● **Description of the task**: Write the records below out in full, character for character, with no pictures.

(Recorded data)
BEGIN

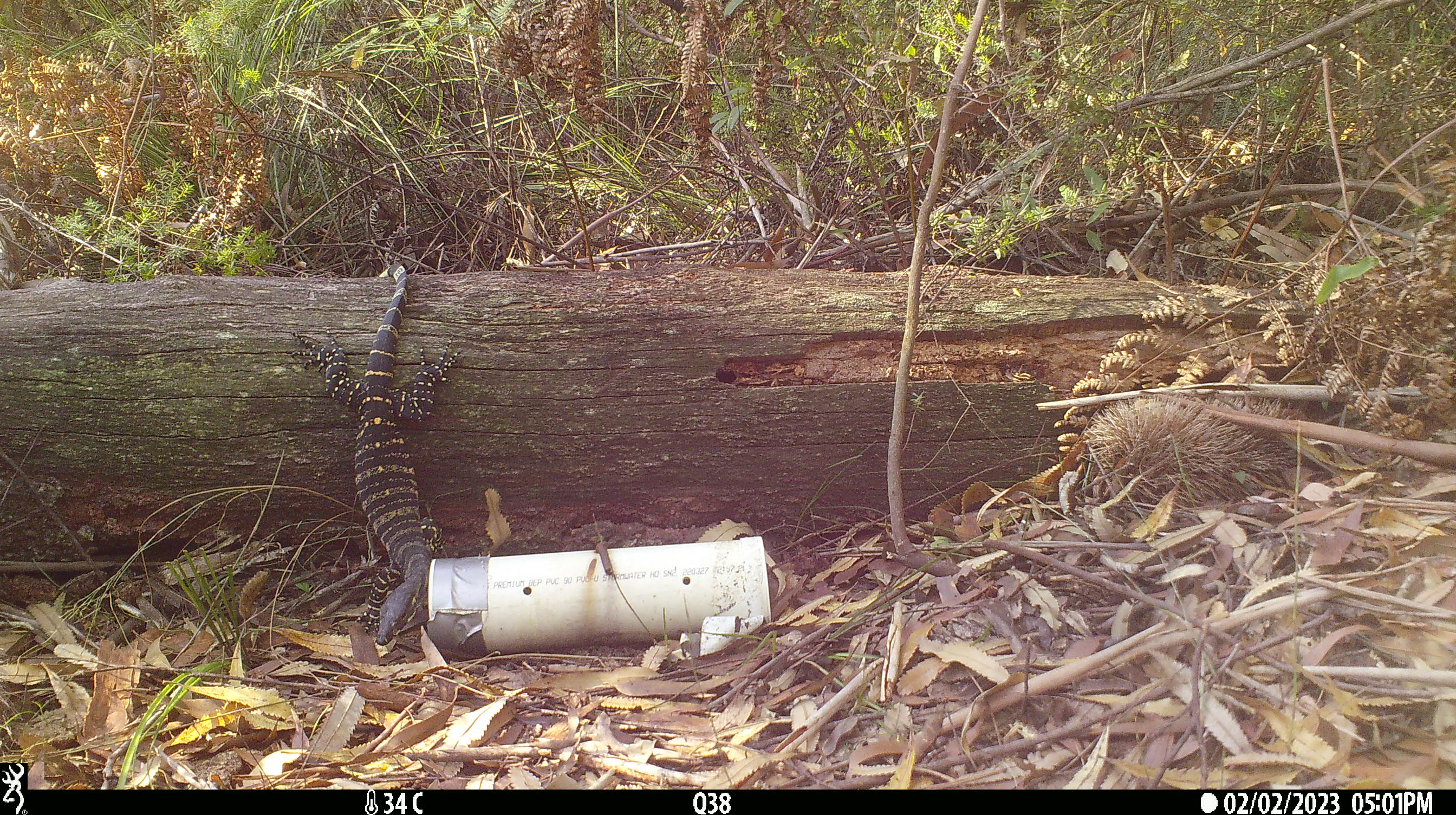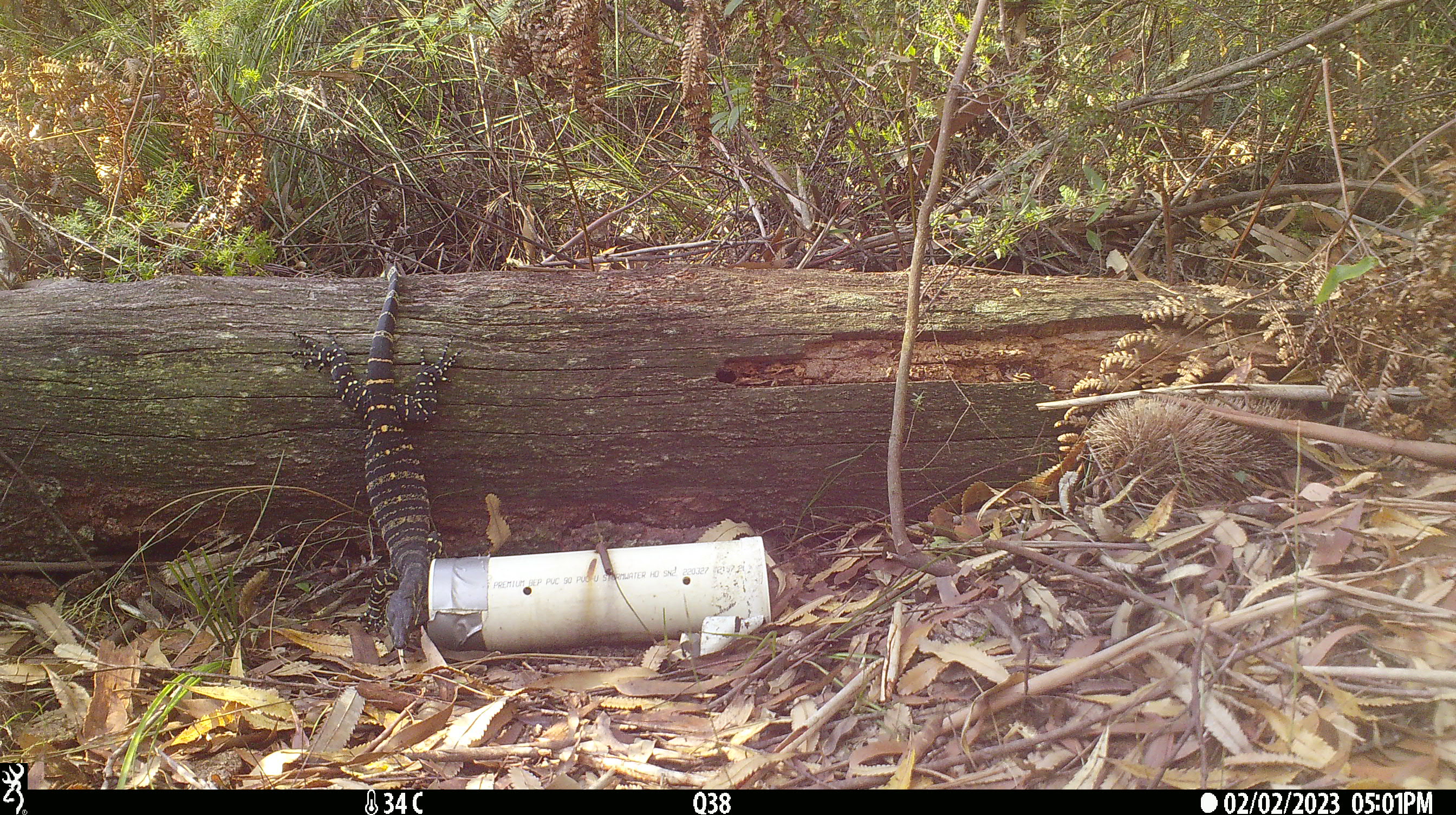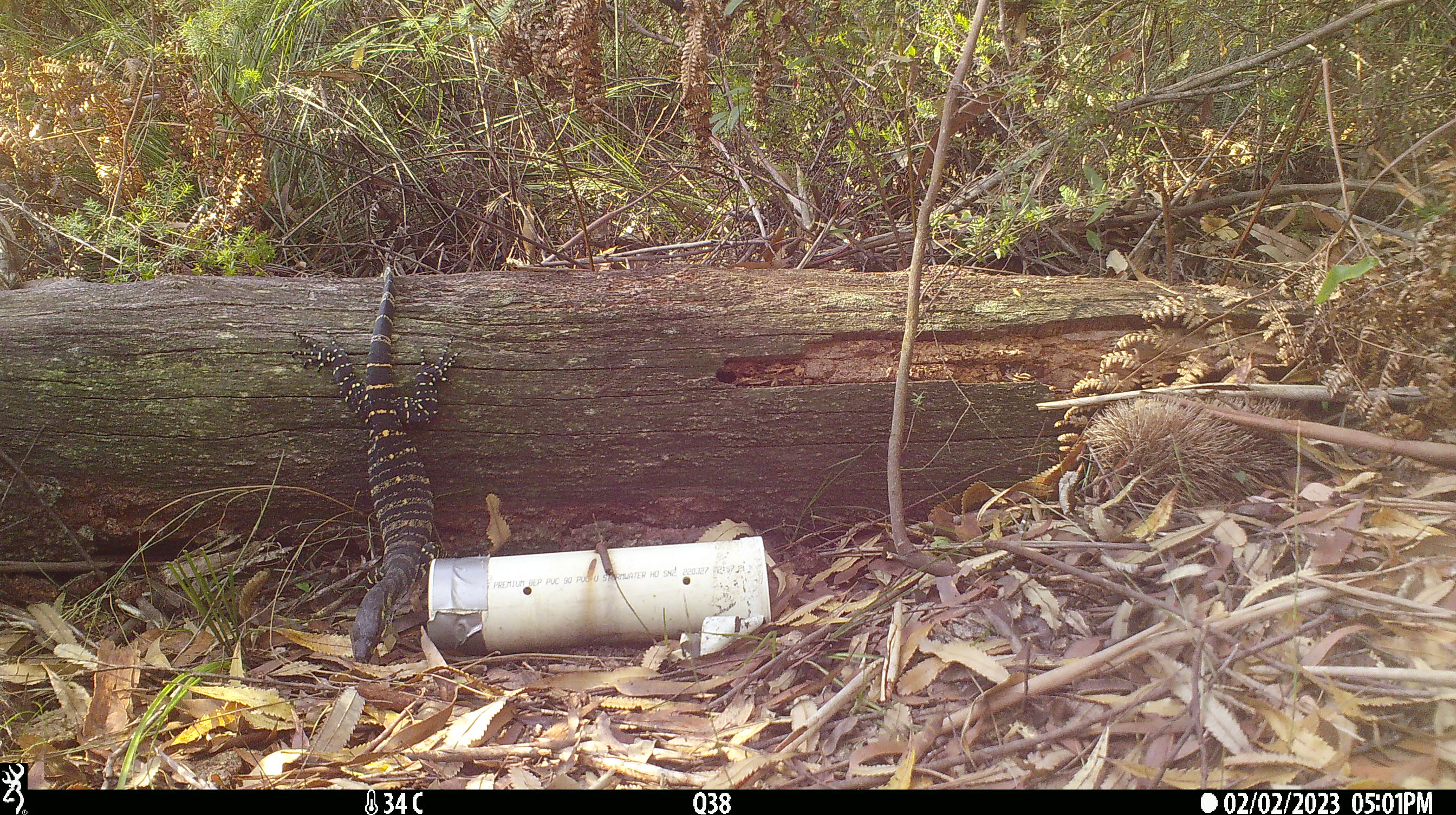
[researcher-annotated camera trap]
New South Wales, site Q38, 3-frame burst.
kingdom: Animalia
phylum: Chordata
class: Reptilia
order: Squamata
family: Varanidae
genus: Varanus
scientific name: Varanus varius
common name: lace monitor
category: goanna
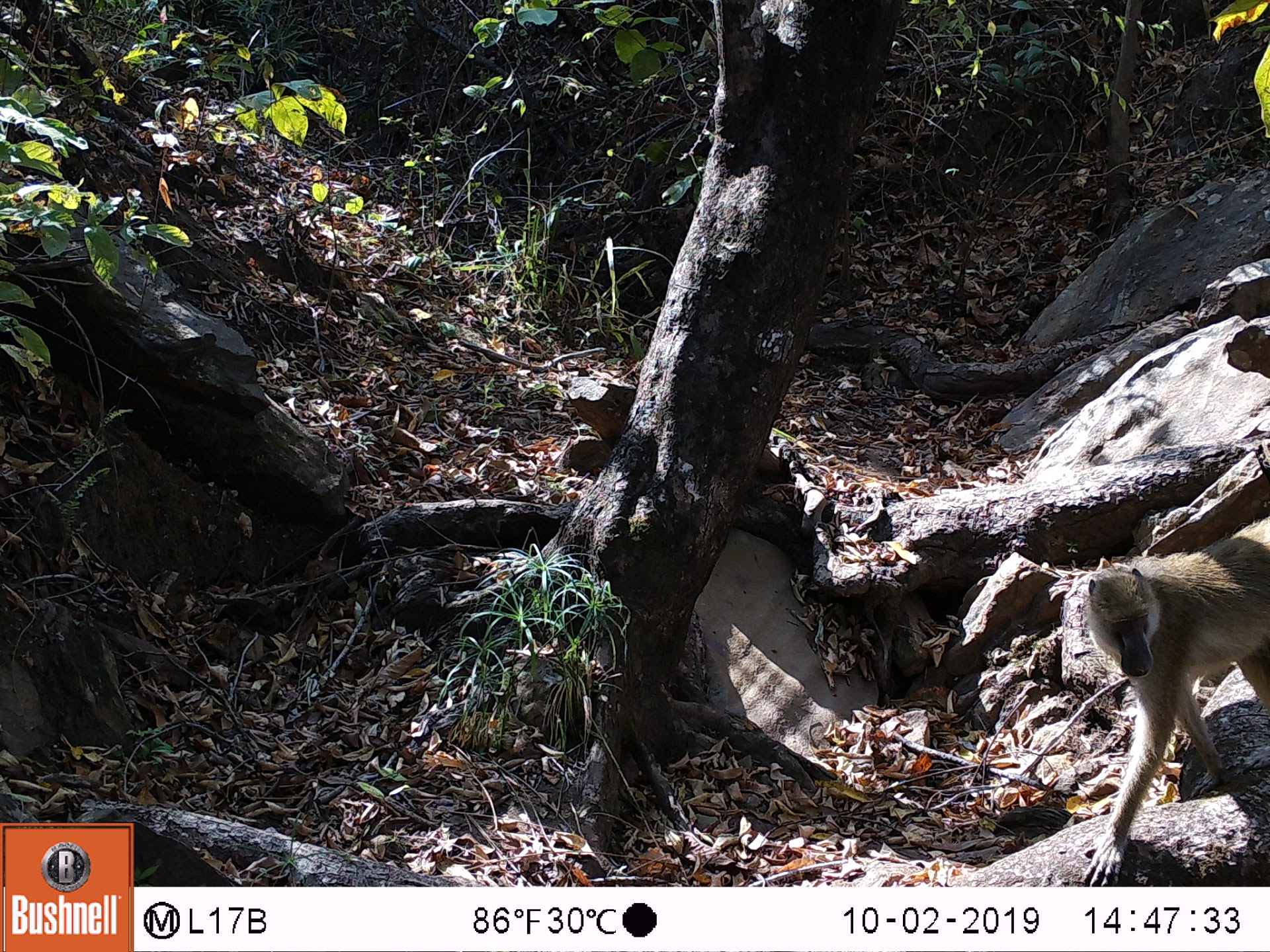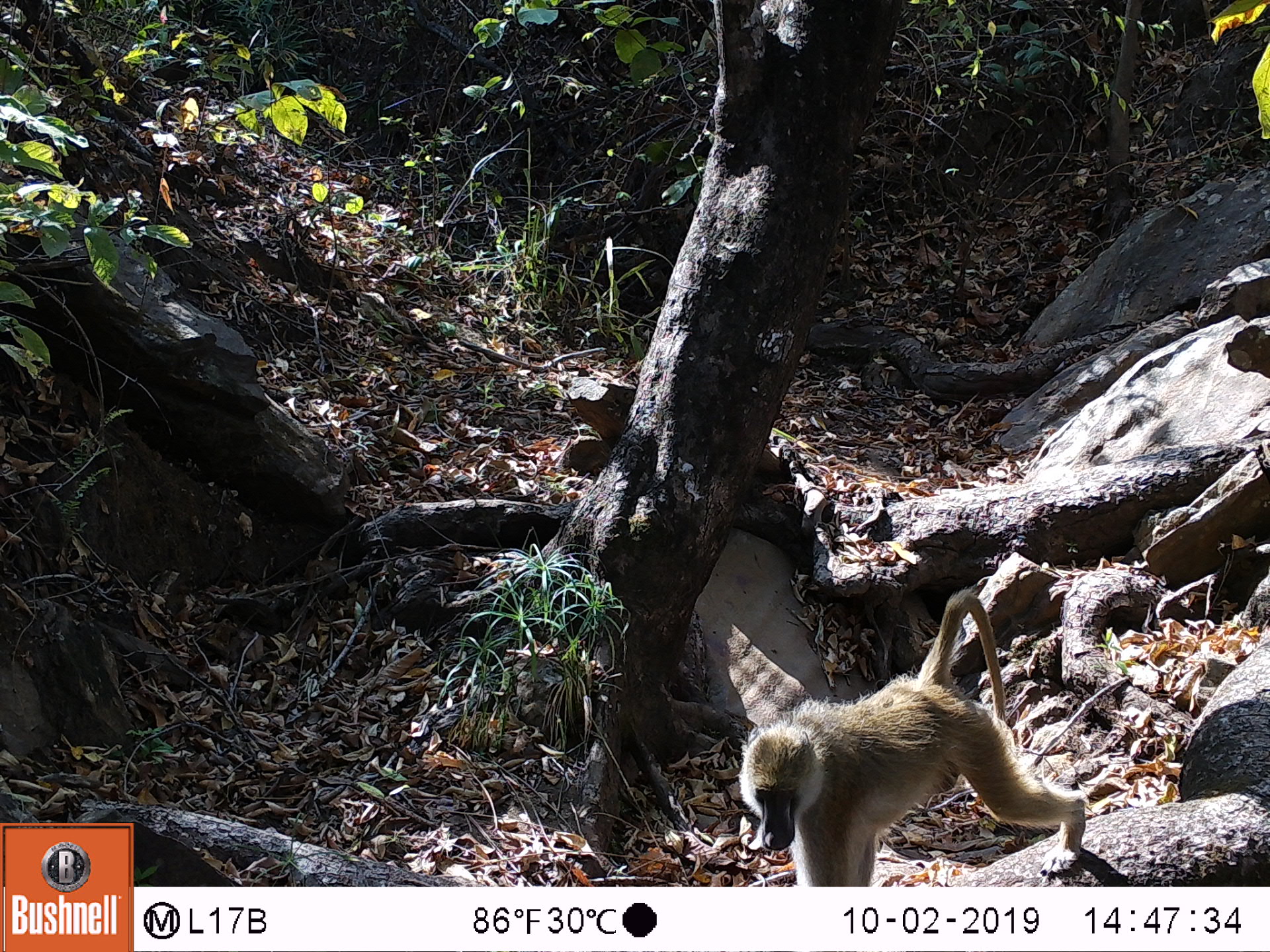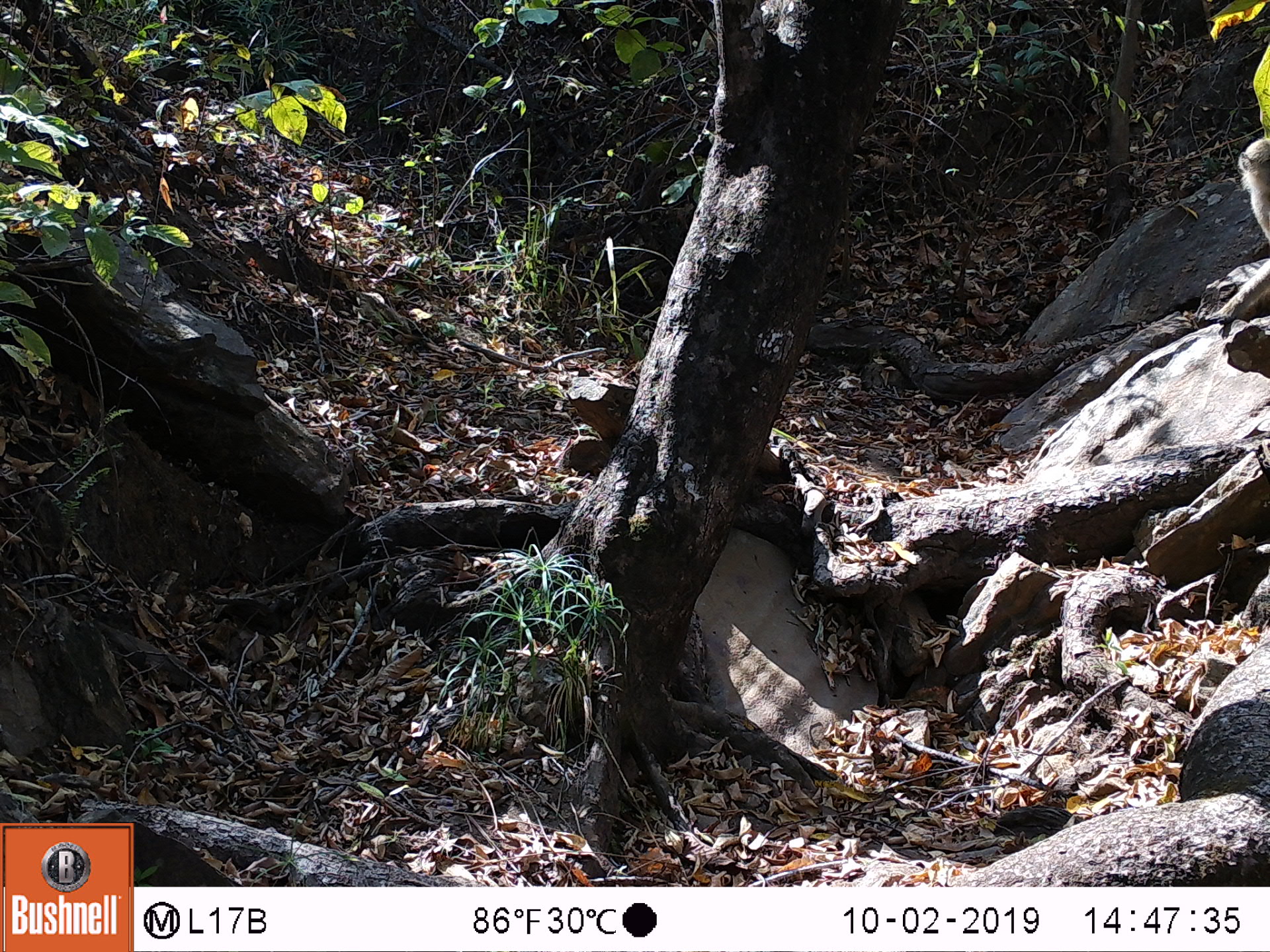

END

● **Task response**:
[researcher-annotated camera trap]
New South Wales, site Q38, 3-frame burst.
kingdom: Animalia
phylum: Chordata
class: Reptilia
order: Squamata
family: Varanidae
genus: Varanus
scientific name: Varanus varius
common name: lace monitor
category: goanna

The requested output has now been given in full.